The Board of Directors for the Big 12 held a conference call Saturday to discuss Texas A&M's plans.

"The Board strongly conveyed to Texas A&M its unanimous desire that it remain a Big 12 member, and acknowledged its value to the Conference," the Big 12 said in a statement. "The Board noted that Texas A&M expressed concerns about institutional networks and that the athletics directors worked together and took actions, which the Board has approved, to adequately address those concerns."

Texas State Rep. Dan Branch, the chairman of the Texas House Committee on Higher Education, called a hearing before his committee for Tuesday with Big 12, SEC and Texas A&M officials.

Branch had said it would be "inappropriate" for Texas A&M to switch conferences before the hearing.

One possible reason for Texas A&M's renewed interest in leaving the Big 12 could be because the school isn't happy about The Longhorn Network -- created through a 20-year, $300 million deal with ESPN.

The Big 12 says A&M's issues with the Longhorn Network are being addressed. And it is focused on the significance of maintaining regional rivalries and geographic relevance.

Texas coach Mack Brown, in an interview Sunday on ESPN Radio, said he hoped Texas A&M, the Longhorns' longtime bitter rival, would remain in the Big 12. But he also said the Big 12 and Texas' athletic programs would perservere if the Aggies defected.

"A lot of people are worried about that," Brown told ESPN Radio. "Texas will be fine. I think the Big 12 will be fine regardless of what comes out of this, and we'll move forward."

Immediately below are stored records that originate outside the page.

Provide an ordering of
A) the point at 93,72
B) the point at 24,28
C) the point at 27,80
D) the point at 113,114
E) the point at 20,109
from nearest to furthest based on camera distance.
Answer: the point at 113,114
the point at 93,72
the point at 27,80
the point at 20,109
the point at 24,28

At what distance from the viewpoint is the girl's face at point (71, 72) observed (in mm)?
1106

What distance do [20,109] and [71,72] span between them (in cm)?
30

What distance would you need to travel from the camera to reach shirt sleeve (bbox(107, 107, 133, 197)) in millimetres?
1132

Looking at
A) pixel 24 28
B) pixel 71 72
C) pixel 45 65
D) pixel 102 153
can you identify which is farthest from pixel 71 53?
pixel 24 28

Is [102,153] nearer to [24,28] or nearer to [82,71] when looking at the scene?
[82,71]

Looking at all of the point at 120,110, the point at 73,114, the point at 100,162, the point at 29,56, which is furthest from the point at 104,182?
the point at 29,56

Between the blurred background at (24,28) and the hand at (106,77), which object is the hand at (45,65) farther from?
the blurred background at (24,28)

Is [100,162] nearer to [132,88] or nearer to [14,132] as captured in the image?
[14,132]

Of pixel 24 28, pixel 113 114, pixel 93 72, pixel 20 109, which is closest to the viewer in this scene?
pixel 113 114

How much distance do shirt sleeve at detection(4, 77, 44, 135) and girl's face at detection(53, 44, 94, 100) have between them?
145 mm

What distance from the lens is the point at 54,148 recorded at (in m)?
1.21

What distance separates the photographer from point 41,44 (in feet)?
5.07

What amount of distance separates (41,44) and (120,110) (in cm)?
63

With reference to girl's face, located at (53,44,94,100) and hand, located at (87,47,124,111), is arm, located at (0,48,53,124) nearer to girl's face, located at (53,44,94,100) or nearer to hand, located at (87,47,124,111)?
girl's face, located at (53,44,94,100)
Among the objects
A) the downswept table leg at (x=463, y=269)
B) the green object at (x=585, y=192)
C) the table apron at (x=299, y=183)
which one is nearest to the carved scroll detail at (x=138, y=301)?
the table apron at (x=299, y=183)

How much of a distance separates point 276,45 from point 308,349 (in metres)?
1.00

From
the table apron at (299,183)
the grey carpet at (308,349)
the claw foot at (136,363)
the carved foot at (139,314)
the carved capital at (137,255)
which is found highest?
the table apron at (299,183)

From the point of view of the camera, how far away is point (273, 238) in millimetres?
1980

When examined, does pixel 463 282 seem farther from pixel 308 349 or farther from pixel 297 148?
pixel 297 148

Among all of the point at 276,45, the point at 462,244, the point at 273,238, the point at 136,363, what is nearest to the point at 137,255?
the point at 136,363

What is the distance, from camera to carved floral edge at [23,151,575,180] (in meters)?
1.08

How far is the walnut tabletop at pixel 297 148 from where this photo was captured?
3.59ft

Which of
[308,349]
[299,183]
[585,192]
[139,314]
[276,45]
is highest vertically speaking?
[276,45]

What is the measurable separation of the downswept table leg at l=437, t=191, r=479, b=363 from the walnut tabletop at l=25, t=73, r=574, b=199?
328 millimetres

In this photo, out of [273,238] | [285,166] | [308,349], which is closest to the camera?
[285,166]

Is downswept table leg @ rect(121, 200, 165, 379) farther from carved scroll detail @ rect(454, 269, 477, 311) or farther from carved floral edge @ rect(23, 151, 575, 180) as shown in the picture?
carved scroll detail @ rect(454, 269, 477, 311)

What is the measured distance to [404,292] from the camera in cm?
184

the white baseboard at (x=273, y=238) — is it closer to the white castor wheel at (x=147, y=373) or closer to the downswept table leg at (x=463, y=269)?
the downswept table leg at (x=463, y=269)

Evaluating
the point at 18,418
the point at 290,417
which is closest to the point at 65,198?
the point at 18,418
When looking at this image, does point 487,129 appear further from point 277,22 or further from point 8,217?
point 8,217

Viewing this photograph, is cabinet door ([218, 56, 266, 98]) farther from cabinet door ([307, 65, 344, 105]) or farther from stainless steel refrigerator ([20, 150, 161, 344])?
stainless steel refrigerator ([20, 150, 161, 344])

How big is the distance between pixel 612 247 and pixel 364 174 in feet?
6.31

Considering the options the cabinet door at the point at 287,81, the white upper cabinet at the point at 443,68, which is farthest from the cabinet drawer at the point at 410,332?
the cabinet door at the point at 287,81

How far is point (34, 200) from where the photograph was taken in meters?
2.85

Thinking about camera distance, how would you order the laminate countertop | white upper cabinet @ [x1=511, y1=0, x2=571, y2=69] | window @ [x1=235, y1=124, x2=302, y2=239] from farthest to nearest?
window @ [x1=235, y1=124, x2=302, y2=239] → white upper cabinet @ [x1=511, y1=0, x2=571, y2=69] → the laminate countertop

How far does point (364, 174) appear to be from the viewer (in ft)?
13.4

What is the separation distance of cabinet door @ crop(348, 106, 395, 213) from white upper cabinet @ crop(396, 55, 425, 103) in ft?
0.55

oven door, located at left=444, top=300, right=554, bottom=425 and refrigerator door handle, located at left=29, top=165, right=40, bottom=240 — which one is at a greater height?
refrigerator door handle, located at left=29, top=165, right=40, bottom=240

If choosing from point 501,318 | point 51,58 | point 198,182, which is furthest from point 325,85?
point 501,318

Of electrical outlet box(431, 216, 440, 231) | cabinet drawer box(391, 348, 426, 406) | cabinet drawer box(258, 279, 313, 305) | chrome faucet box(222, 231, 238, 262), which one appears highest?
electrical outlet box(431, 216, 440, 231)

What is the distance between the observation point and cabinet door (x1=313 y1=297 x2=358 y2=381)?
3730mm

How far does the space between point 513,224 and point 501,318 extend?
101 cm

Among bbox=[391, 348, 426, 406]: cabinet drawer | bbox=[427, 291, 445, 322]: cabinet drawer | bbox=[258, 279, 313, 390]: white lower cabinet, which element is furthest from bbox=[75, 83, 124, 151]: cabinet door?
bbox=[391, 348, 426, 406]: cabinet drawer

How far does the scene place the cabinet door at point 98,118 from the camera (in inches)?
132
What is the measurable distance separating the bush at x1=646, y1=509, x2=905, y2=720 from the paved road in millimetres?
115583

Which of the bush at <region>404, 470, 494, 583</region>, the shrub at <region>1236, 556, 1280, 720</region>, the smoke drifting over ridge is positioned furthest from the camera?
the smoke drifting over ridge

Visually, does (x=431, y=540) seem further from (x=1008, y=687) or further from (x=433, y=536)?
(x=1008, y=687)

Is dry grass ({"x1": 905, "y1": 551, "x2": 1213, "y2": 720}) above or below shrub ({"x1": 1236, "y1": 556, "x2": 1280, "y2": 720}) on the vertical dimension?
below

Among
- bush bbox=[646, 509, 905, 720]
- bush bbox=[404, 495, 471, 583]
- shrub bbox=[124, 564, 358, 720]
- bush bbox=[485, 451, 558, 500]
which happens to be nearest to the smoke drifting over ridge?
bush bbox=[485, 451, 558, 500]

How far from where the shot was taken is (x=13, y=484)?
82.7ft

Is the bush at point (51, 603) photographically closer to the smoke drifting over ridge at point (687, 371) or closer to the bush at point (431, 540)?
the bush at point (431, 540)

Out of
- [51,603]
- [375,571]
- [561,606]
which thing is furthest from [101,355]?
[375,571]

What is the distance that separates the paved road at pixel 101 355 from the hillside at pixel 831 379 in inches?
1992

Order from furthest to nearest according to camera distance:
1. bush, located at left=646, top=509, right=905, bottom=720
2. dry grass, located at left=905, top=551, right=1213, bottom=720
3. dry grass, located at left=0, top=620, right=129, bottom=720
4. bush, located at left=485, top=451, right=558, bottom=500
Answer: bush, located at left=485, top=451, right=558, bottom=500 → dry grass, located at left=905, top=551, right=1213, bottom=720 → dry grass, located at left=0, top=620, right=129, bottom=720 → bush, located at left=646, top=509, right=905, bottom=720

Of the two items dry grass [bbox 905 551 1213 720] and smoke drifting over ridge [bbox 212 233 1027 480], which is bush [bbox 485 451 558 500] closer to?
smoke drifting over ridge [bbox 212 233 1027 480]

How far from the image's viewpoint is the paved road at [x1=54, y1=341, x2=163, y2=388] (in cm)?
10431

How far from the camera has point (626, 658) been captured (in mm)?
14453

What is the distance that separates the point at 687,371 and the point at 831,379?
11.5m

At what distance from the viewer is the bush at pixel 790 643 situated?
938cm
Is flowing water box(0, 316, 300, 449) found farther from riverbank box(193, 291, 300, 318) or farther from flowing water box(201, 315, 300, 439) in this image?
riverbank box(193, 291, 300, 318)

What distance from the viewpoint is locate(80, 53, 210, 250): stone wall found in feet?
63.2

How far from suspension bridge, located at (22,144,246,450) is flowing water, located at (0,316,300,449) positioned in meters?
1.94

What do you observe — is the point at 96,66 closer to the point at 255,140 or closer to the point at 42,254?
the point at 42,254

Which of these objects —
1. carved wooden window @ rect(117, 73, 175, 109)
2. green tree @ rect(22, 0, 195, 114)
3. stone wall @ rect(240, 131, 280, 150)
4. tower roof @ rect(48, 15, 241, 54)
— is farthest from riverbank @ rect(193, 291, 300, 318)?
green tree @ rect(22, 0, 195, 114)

"Number one, it's been a great rivalry with Texas and Texas A&M, so I hope it stays," Brown said.

"I hope -- I'm a traditionalist -- and I hate to see situations with universities that have played for hundreds of years break up," Brown added, with a subtle nod toward hyperbole. "And we're having a lot of league discussions over the last few years."

The Aggies' football team went about business as usual Sunday with a two-hour morning practice indoors.

Coach Mike Sherman has said that he's not in the loop on developments involving the SEC. He was not available for comment after Sunday's first workout, but said Saturday he and his team are concentrating solely on the Sept. 4 opener against SMU.

Senior safety Trent Hunter says the Aggies have followed the coaches' mandate to block out the rumors and concentrate on football.

"Not been very hard at all," Hunter said. "Our coaches made a very good point of it. They nipped it in the bud on the first day -- don't talk about it, don't tweet about it, don't Facebook about it. It's not anything that's going to affect us playing SMU in that first week."

Information from The Associated Press was used in this report.